Lo eran. Pero su explotación con fines sensacionalistas contribuyeron a la
aceptación o asimilación de un orden que poco a poco —o a veces de forma
vertiginosa— se impuso como una salida a la crisis del país.
La
violencia
En última instancia, el uso de la
violencia, para reprimir a la oposición, fue lo que llevó a la caída del
régimen de Batista, como ha señalado el profesor Jorge Domínguez. La violencia
se convirtió el recurso más empleado frente a la ilegitimidad del gobierno
establecido tras el golpe de Estado de 1952.
El problema de la débil legitimidad
gubernamental antecede al acto de Batista, porque tiene sus raíces en la
corrupción rampante y en la relativa incapacidad de dos instituciones
establecidas por la Constitución para el desarrollo del Estado de derecho y el
avance político del país: la Corte Suprema y el Congreso.
Tras el 10 de marzo, el camino electoral
con Batista en el poder es cada vez más cuestionado. Unas elecciones celebradas
bajo su gobierno no son percibidas como fuente de legitimidad. No es por gusto
—por otra parte— que en un primer momento Castro acuda a la figura de un
magistrado, Manuel Urrutia, para otorgarle ese viso de legitimidad que
necesitaba al inicio, mientras afianza su poder.
La explicación a este hecho es
relativamente sencilla cuando se miran las cifras, pero mucho más compleja
cuando trata de comprender como estos números, al tiempo que son reales,
paradójicamente no se ajustan a la realidad.
A finales de 1957, a un año de tomar el
poder, Castro contaba con menos de 300 hombres bajo las armas. Al siguiente año
lanza dos columnas invasoras, cada una con menos de 150 miembros. Pese a los
paralelos históricos que el Gobierno de La Habana se ha empeñado en mantener a
lo largo de los años, dichas fuerzas y los combates que sostuvieron no se
comparan con la campaña de la invasión llevada a cabo durante la Guerra de
Independencia.
No es hasta el otoño de 1958, a pocos
meses de su triunfo, que las fuerzas revolucionarias comienzan realmente a
hacer mella en la economía del país. Hasta entonces las zafras azucareras han
sido todo un éxito y el desarrollo económico sostenido (lo que no eclipsa la
enorme desigualdad de ingresos ni tampoco las injusticias sociales).

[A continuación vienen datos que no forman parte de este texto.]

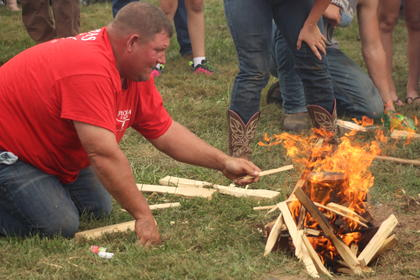 Bill Thomas of Upton fans flames during the water boil event.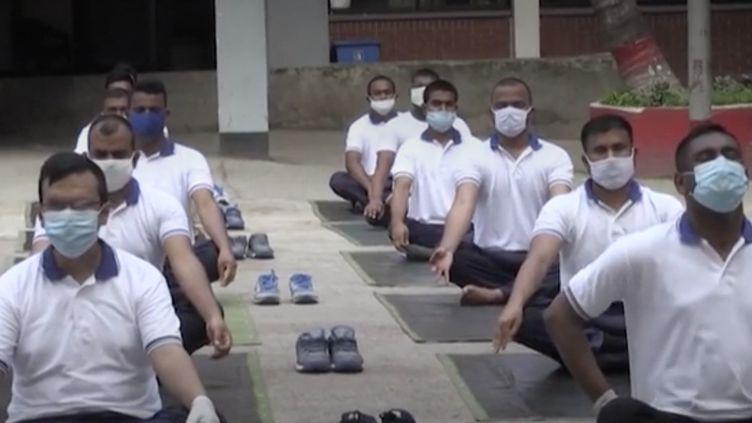 Pour gérer leur stress durant l'épidémie, des policiers du Bangladesh participent à des cours collectifs de yoga. (FRANCEINFO)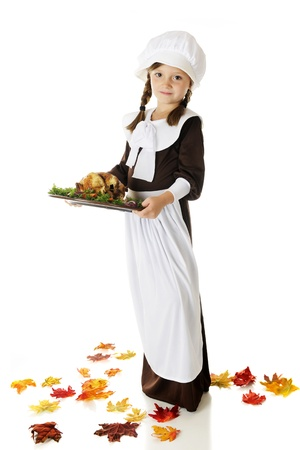 Full-length image of pretty elementary Pilgrim girl carrying a wooden plate of roast bird with veggies.  On a white background. Stock Photo - 15171779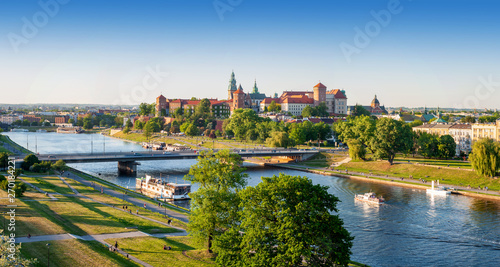 Poland. Krakow aerial panorama with historic royal Wawel castle and cathedral, Vistula river with a bridge, boats, on board restaurant. Promenades and parks along the riversides. Sunset light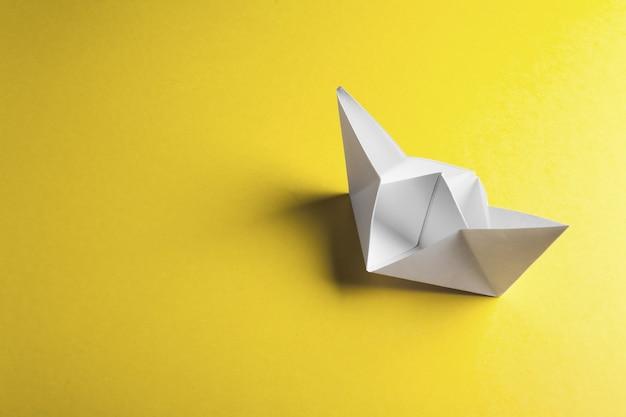 Papierowa łódź na żółtej powierzchni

¿Cómo comprender entonces este éxito que
en primer lugar desafía el esquema marxista del eslabón más débil?
La
propaganda
Para explicar las claves que llevan a
Castro al poder hay que ir mas allá de la mencionada represión. El segundo
factor decisivo para su triunfo es el hábil uso de la propaganda.
La prensa nacional, que contaba con 16 diarios
en 1959, un amplio número de cadenas de radio y una televisión sumamente
avanzada no solo fue incapaz de influir para el logro de una solución negociada
del conflicto, sino que en buena medida —de forma consciente o inconsciente—
contribuyó a la victoria castrista. Esto no quiere decir que se tratara de un
medio cómplice, en la mayoría de los casos —en lo que respecta a la prensa
cubana (la norteamericana es otro asunto)—, sino que la situación del país no
lo permitía, al no existir en aquellos momentos las condiciones para una
solución democrática que hubiera podido impedir la llegada del castrismo al
poder.
En términos políticos generales parecía
posible una salida democrática hasta 1956, si Batista hubiera mostrado una
actitud negociadora similar a la que tuvo a finales de la década de 1930, y
cedido frente a la idea de una asamblea constituyente, propugnada por Carlos
Márquez Sterling, Jorge Mañach y José Pardo Llada, entre otros. Pero tras sus
declaraciones no había un interés genuino de negociar, sino su afán de seguir
como “hombre fuerte” de la Isla, e incluso quizá hasta 1957 barajó la
posibilidad de poder mantenerse al mando del Ejército y/o manejando los hilos
del poder tras las elecciones de 1958.
Sin embargo, la realidad imperante entonces
era que —durante los dos últimos años de gobierno— cada mes que permanecía
Batista en Palacio no hacía más que abrir a diario un poco más la puerta a
Castro.
La
prensa
En lo que respecta a la prensa, la labor
de denuncia de los crímenes, cuando ello era posible, se sumaba a esa
conciencia de salir de Batista a cualquier precio.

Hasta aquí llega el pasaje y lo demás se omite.